▶ _Task set_:
**a.** In the Taylor Swift article, how many times has Lauren Tousignant seen Taylor perform live?
**b.** From the Taylor Swift article, write out word for word the passage that starts with the words "The following is" and finishes with "or Kady Ruth.)".

▶ _Document section_:
------

Two households, both alike in dignity, in fair midtown Manhattan, where we lay our scene. From ancient grudge break to new mutiny, where “Bad Blood” on Taylor Swift’s 1989 album might be the only song whose merit is agreed upon… Jezebel staffers Lauren Tousignant and Kady Ruth Ashcraft have finally addressed the tension in the newsroom over their differing feelings on Taylor Swift. The former has seen Taylor perform live at least eight times; the latter got very stoned to go see the Eras tour movie—the longest consecutive amount of time she’s ever spent with Taylor—in Sheepshead Bay, Brooklyn.

The following is a discussion about the global grip Ms. Swift has on pop culture. Friendships are tested! Loyalties are defended! At one point Lauren describes listening to Taylor Swift while on a whale watching tour. Will these two writerly friends remain so?! Find out for yourself…

(Editor’s note: This interview has been edited for length and clarity for the benefit of those who don’t feel as strongly as Lauren or Kady Ruth.)

------

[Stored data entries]
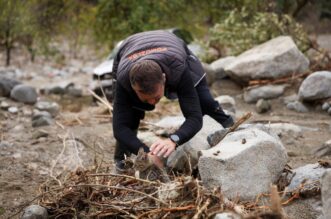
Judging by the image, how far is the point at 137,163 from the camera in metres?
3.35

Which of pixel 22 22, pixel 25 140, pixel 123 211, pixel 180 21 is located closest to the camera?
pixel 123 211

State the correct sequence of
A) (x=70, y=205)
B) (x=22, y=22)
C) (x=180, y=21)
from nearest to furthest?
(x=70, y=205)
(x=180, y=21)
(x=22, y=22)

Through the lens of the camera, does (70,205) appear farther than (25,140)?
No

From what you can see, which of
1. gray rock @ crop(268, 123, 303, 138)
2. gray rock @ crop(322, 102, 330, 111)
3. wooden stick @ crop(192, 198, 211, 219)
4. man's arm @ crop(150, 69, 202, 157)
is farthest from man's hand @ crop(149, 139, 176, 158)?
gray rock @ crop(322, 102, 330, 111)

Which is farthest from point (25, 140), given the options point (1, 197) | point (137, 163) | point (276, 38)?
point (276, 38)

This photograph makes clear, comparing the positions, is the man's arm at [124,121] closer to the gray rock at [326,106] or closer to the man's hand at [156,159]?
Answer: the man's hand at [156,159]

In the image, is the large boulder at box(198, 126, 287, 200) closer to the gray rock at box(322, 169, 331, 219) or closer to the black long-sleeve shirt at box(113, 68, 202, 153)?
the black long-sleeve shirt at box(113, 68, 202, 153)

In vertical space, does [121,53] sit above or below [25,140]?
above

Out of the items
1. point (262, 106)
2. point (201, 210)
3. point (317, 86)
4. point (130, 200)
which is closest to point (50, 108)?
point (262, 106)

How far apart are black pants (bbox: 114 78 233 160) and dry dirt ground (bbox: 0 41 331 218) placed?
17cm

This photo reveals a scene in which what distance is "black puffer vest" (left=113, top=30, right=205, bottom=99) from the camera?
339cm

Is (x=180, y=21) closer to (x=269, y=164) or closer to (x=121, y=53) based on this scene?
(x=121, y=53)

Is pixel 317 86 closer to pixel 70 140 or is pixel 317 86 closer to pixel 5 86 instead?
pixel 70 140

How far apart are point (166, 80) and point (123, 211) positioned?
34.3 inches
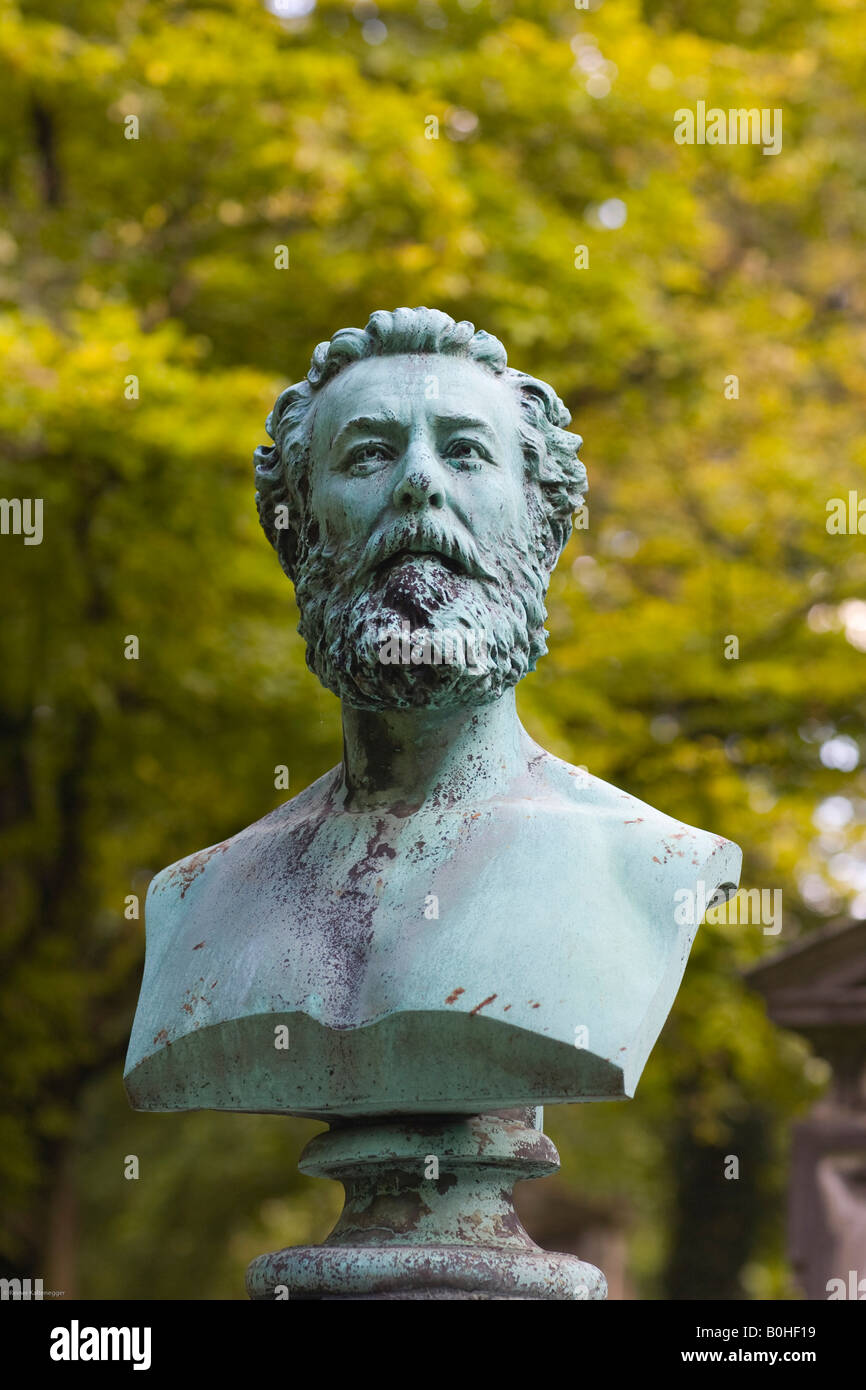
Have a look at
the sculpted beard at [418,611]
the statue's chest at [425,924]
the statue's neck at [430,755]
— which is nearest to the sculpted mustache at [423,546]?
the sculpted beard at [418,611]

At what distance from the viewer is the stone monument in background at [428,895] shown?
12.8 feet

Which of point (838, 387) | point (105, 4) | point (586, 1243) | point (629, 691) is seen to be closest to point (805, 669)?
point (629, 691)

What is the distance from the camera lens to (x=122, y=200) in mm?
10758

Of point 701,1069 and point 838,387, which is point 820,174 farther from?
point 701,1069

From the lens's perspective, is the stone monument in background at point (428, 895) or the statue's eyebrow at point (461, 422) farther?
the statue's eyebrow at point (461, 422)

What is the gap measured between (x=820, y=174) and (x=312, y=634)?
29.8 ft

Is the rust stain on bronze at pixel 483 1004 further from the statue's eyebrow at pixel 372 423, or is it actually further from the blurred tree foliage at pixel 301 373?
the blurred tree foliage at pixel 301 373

------

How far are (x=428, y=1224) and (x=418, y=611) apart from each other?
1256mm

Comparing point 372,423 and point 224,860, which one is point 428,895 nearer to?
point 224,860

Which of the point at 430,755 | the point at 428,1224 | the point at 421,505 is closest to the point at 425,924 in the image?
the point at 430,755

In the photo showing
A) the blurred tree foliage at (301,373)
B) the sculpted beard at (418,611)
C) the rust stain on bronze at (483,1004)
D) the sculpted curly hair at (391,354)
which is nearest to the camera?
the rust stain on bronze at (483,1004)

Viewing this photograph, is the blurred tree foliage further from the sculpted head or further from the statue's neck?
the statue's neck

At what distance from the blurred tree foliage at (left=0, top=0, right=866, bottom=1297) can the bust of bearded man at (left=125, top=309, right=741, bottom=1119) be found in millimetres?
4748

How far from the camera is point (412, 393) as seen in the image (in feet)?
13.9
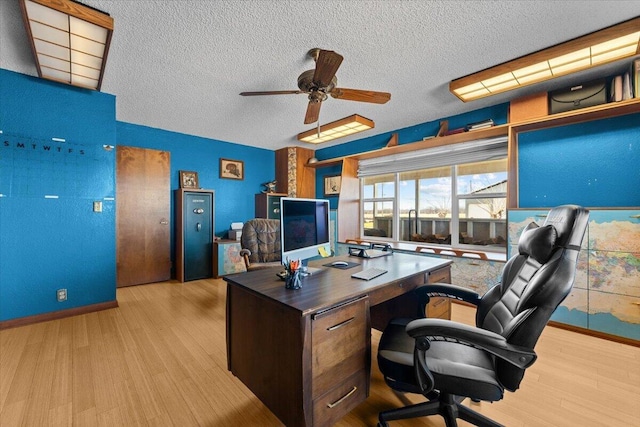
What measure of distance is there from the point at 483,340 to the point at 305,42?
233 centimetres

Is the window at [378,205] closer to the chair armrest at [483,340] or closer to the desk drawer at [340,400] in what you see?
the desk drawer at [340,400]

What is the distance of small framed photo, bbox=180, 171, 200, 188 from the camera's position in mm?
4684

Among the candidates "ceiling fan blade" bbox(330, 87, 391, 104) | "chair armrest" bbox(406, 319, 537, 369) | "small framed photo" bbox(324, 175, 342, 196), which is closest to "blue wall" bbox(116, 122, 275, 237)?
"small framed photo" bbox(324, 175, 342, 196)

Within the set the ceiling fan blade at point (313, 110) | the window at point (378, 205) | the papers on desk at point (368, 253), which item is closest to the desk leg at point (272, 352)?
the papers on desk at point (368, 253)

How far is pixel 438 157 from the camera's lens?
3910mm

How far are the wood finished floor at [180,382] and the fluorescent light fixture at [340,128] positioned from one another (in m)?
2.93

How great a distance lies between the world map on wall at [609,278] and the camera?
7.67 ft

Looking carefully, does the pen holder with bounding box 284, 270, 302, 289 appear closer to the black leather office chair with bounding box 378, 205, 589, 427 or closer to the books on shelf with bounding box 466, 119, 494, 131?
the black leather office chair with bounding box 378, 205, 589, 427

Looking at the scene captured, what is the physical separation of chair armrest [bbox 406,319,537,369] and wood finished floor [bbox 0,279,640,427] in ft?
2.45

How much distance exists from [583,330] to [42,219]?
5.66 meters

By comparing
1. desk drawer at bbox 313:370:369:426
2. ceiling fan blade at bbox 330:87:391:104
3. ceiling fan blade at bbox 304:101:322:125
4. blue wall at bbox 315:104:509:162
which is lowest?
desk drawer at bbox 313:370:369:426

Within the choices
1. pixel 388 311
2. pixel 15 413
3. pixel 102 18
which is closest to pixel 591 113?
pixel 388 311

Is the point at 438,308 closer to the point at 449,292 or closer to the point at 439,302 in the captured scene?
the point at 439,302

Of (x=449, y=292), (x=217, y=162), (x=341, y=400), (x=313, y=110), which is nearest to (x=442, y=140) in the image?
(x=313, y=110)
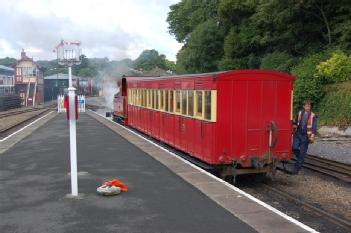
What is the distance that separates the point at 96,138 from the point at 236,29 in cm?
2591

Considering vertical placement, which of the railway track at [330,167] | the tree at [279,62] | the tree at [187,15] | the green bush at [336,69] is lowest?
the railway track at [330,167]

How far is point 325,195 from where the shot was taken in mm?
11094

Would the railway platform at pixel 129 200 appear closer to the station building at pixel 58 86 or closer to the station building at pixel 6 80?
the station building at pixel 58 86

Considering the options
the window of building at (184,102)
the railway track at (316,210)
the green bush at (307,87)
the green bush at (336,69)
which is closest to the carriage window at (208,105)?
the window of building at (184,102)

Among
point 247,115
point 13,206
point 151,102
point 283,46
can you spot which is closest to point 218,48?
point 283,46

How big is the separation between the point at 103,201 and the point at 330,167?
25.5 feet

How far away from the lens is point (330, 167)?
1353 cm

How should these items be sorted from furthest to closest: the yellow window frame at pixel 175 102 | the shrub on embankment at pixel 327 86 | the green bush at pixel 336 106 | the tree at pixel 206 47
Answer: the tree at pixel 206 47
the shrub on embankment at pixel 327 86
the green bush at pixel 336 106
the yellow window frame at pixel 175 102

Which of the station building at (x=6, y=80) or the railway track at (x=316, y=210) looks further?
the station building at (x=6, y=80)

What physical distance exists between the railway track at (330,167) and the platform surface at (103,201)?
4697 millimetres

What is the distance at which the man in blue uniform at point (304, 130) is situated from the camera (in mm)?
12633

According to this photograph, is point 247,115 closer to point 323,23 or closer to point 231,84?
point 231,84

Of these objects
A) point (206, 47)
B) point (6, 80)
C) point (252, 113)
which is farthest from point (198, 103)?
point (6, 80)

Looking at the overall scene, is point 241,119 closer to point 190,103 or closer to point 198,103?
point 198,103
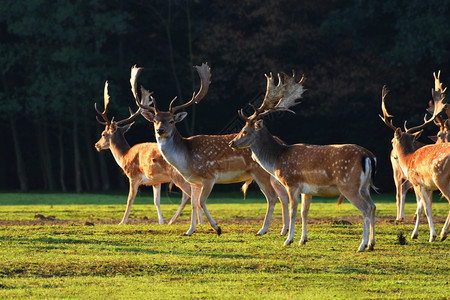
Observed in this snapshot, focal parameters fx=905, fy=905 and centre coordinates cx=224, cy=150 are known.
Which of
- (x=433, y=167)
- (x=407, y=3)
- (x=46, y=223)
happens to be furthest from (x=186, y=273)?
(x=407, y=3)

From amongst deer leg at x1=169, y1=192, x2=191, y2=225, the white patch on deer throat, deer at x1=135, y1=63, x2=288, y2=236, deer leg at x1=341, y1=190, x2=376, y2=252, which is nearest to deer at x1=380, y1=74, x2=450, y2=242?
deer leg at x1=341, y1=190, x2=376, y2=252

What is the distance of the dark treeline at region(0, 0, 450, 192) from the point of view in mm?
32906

------

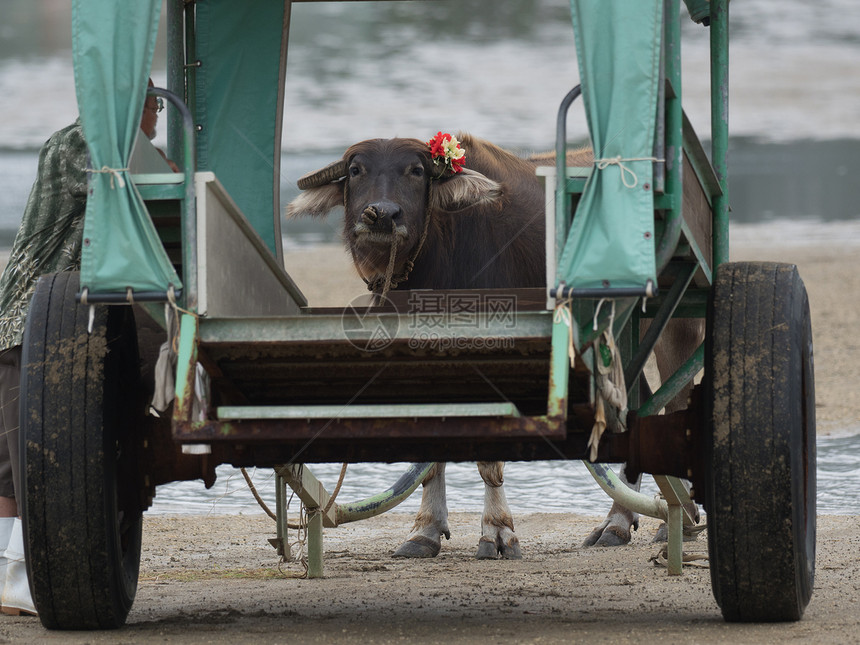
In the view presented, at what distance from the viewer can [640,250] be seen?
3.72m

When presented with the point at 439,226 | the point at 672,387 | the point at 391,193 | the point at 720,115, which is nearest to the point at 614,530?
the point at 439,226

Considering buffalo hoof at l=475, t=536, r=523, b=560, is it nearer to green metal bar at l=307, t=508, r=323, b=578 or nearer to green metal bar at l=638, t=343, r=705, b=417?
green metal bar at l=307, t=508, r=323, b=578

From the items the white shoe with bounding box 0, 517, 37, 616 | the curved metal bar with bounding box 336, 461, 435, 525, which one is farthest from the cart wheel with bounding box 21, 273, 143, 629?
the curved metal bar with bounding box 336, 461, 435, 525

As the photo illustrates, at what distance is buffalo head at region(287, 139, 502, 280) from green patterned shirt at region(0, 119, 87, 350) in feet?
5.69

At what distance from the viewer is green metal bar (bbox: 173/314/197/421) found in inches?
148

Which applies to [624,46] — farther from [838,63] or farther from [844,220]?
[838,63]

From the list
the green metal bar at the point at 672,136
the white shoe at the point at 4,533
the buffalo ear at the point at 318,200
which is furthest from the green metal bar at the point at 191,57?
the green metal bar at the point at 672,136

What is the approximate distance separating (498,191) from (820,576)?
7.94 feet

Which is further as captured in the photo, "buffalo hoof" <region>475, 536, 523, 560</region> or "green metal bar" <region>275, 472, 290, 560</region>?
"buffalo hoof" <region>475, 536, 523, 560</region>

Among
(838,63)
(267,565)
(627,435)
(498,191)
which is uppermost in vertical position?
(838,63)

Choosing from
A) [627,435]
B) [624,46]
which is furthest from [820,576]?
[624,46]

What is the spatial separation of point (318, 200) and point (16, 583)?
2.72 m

------

▶ _Exercise responses_:
**a.** At least eight times.

**b.**
The following is a discussion about the global grip Ms. Swift has on pop culture. Friendships are tested! Loyalties are defended! At one point Lauren describes listening to Taylor Swift while on a whale watching tour. Will these two writerly friends remain so?! Find out for yourself…

(Editor’s note: This interview has been edited for length and clarity for the benefit of those who don’t feel as strongly as Lauren or Kady Ruth.)